The tension in the Middle-East has had a considerable impact on oil prices and David Lennox of Fat Prophets believes prices are not likely to see a significant downside at the moment. According to him, Brent crude may range between USD 100 to 110.
The tension in the Middle-East has had a considerable impact on oil prices and David Lennox of Fat Prophets believes prices are not likely to see a significant downside at the moment. According to him, Brent crude may range between USD 100 to 110 whereas West Texas may hover around USD 80 to 90.
Also read: Gold may test Rs 31500-31450: Nirmal Bang
As far as gold is concerned, Lennox feels it is very difficult to predict its direction. However, according to him, the US fiscal cliff may have an impact on the golden metal in the short term.
Here is the edited transcript of the interview on CNBC-TV18.
Q: What is the investor world making of the developments in Middle East and what impact it will have on crude?
A: I guess we have seen a relatively mild response from all the traders to what is happening on the Gaza Strip. Till now, it was been seen as a very local conflict, given that it is considerably remote from the major oil assets and away from any of the major transporting routes for oil.

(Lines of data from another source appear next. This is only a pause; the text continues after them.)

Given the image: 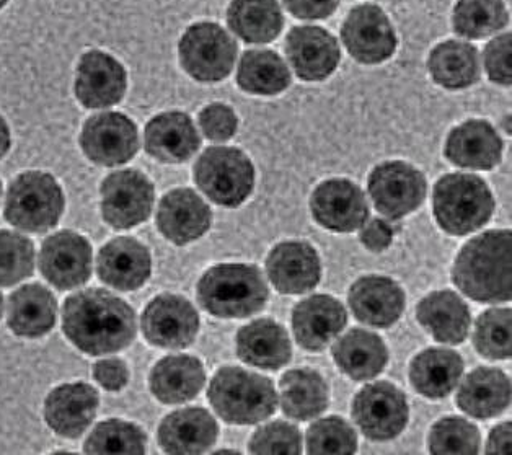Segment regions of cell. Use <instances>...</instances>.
<instances>
[{
  "instance_id": "obj_38",
  "label": "cell",
  "mask_w": 512,
  "mask_h": 455,
  "mask_svg": "<svg viewBox=\"0 0 512 455\" xmlns=\"http://www.w3.org/2000/svg\"><path fill=\"white\" fill-rule=\"evenodd\" d=\"M237 84L253 95H278L291 85V71L274 51L253 49L240 59Z\"/></svg>"
},
{
  "instance_id": "obj_5",
  "label": "cell",
  "mask_w": 512,
  "mask_h": 455,
  "mask_svg": "<svg viewBox=\"0 0 512 455\" xmlns=\"http://www.w3.org/2000/svg\"><path fill=\"white\" fill-rule=\"evenodd\" d=\"M434 216L444 232L468 235L485 226L495 211V199L482 178L449 173L434 188Z\"/></svg>"
},
{
  "instance_id": "obj_36",
  "label": "cell",
  "mask_w": 512,
  "mask_h": 455,
  "mask_svg": "<svg viewBox=\"0 0 512 455\" xmlns=\"http://www.w3.org/2000/svg\"><path fill=\"white\" fill-rule=\"evenodd\" d=\"M428 67L434 82L444 89H467L480 79L477 48L464 41H446L436 46L429 54Z\"/></svg>"
},
{
  "instance_id": "obj_28",
  "label": "cell",
  "mask_w": 512,
  "mask_h": 455,
  "mask_svg": "<svg viewBox=\"0 0 512 455\" xmlns=\"http://www.w3.org/2000/svg\"><path fill=\"white\" fill-rule=\"evenodd\" d=\"M237 356L250 366L278 371L291 361V340L274 320H255L237 333Z\"/></svg>"
},
{
  "instance_id": "obj_50",
  "label": "cell",
  "mask_w": 512,
  "mask_h": 455,
  "mask_svg": "<svg viewBox=\"0 0 512 455\" xmlns=\"http://www.w3.org/2000/svg\"><path fill=\"white\" fill-rule=\"evenodd\" d=\"M361 242L371 252H384L392 245L393 227L389 222L382 219H372L364 222V229L361 232Z\"/></svg>"
},
{
  "instance_id": "obj_45",
  "label": "cell",
  "mask_w": 512,
  "mask_h": 455,
  "mask_svg": "<svg viewBox=\"0 0 512 455\" xmlns=\"http://www.w3.org/2000/svg\"><path fill=\"white\" fill-rule=\"evenodd\" d=\"M250 452L252 454H301V431L286 421H274L253 434Z\"/></svg>"
},
{
  "instance_id": "obj_1",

Until very recently we saw quite muted prices in terms of what was happening on the Gaza Strip. The reason for the spike was the fact that the world has finally worked out the change in that conflict and Hamas has now got the ability to actually strike at Jerusalem as well as Tel Aviv. That does give the Israelis some thought to perhaps do a ground incursion to increase its buffer zones of safety.
Q: How will that have a secular impact on crude? One thought that with Hamas extending or at least a news of a ceasefire coming in from Gaza, you should see a substantial reduction in crude prices. Immediately would you see more falls in crude? For the longer term would this Hamas development have a bullish impact on crude?
A: We would not expect to see a significant downward move in the price of oil at this point in time. We have for sometime been calling the risk that we saw in the oil price and said it would go lower. We do think that as we are starting to look into 2013, there is probably a basis on which we can see oil prices actually starting to base out. We can start removing that downside risk that we have seen.
We say that because we are starting to see some further strength in US housing. We do think that it will lead to consumer confidence increasing in the US and of course with that we believe it will come to the use of petroleum products jumping back to their vehicles. Going forward, we would be now starting to look at oil prices probably basing out around USD 80-90 for West Texas and probably somewhere around USD 100-110 for Brent just for the foreseeable future.
Q: Gold has gone very sideways for the last month or so. It has been hovering in a range. Where do you see it over the short-term and over the medium-term as well?
A: Over the short-term, it has really been quite difficult to get the direction of gold right. We have seen it react to a number of factors and events that have pushed it upward and downward. We do think however, that over the short-term one of the key factors that the markets will be looking at is the US fiscal cliff coming out on January 1.
We do think that it is going to happen and if implemented as it currently stands, USD 600 billion of tax hikes and spending cuts will have a significant impact on the US economy as the US government swings. We believe that it will have an impact on the US dollar. It is likely weaken it and a weak dollar in the short-term would lead to higher gold prices.
Unfortunately, we can see the same scenario playing out over the medium-term. We are looking for US dollar to remain relatively weak going into the medium-term. We think that will have quite a reasonable support for gold prices. It will push the gold price higher, not dramatically so, but perhaps towards the USD 1,850 levels that we have been calling for sometime.
Q: We still have five weeks to finish 2012, but if you are looking for one year investment buys for 2013, what would you tank up for the end of 2012?
A: I think we would be very happy to look at three commodities going into 2013. We are very comfortable with natural gas. We think the growth profile will start blossoming in that particular commodity going forward.
We are very comfortable with gold going forward. The other one would be crude. We do believe that the energy requirements of the globe are continuing to grow and we think that will support both natural gas usage and crude and probably US dollar will support gold for 2013.